Aile ve toplum, kadınlara her türden ev ve bakım işinin kendi sorumluluğunda olduğunu öyle ince ince işler ki, insan hiç farkına bile varmadan bunları görev beller. Toplumsal cinsiyetlendirilmiş iş bölümünü evvela ailede öğreniriz. Bu yüzden, küçük yaşlarından itibaren eline toz bezini alan, sofrayı güzelce toplayan kız çocuklarından “Elinden her iş geliyor” diye övgüyle bahsedilmesi çok yaygındır.
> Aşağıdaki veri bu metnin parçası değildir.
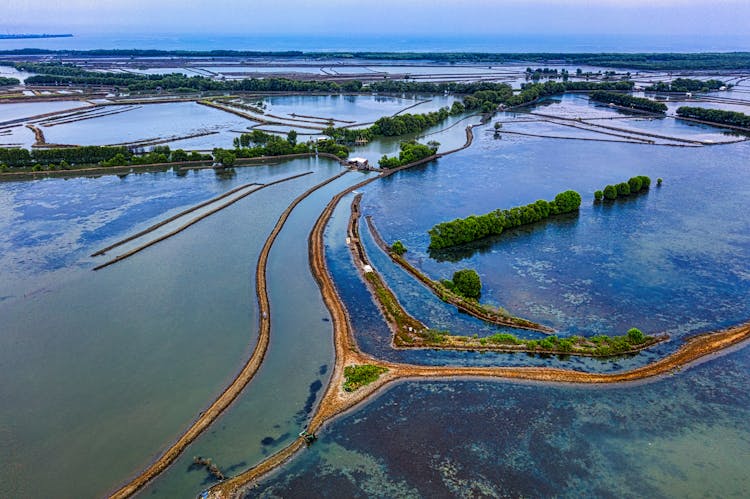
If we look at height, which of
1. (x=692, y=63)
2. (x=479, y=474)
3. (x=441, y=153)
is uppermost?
(x=692, y=63)

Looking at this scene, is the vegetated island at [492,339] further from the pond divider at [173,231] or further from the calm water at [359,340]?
the pond divider at [173,231]

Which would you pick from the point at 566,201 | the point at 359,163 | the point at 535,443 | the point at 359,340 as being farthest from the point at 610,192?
the point at 535,443

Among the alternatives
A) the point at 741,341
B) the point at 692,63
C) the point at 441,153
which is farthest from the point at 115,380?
the point at 692,63

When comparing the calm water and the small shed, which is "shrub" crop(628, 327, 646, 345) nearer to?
the calm water

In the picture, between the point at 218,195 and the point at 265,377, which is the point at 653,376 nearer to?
the point at 265,377

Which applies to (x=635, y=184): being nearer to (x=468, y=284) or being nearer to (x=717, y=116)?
(x=468, y=284)

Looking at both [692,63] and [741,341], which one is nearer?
[741,341]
O kız çocukları, büyüdüklerinde çalışsalar dahi evi çekip çeviren olma bilincini taşırlar.
“Ben bir yazarım değil mi? Evden başka da çalışacak yerim yok. Ama ben ne yapıyorum? Ev işlerinde iş bölümüne ne denli inansam da ne bulaşığı, ne yemeği, ne çamaşırı kimselere bırakmamak için neredeyse inatlaşıyorum. Bırak bulaşık dursun, bırak bu gece de tek kap yemek yensin... Hayır. Öyle bir yetişmişiz ki, bu açmazlar içimize işlemiş.”
Bu sözler, Tomris Uyar’a ait (Kitapla Direniş: Yazılar, Söyleşiler, Soruşturmalar, Hazırlayan: Handan İnci, Yapı Kredi Yayınları, 2016). 1982’de kendisiyle kadın olmak üzerine yapılan bir söyleşide söylediklerinin bugün de pek çok kadının yaşamında karşılık bulduğuna şüphesi olan var mı?..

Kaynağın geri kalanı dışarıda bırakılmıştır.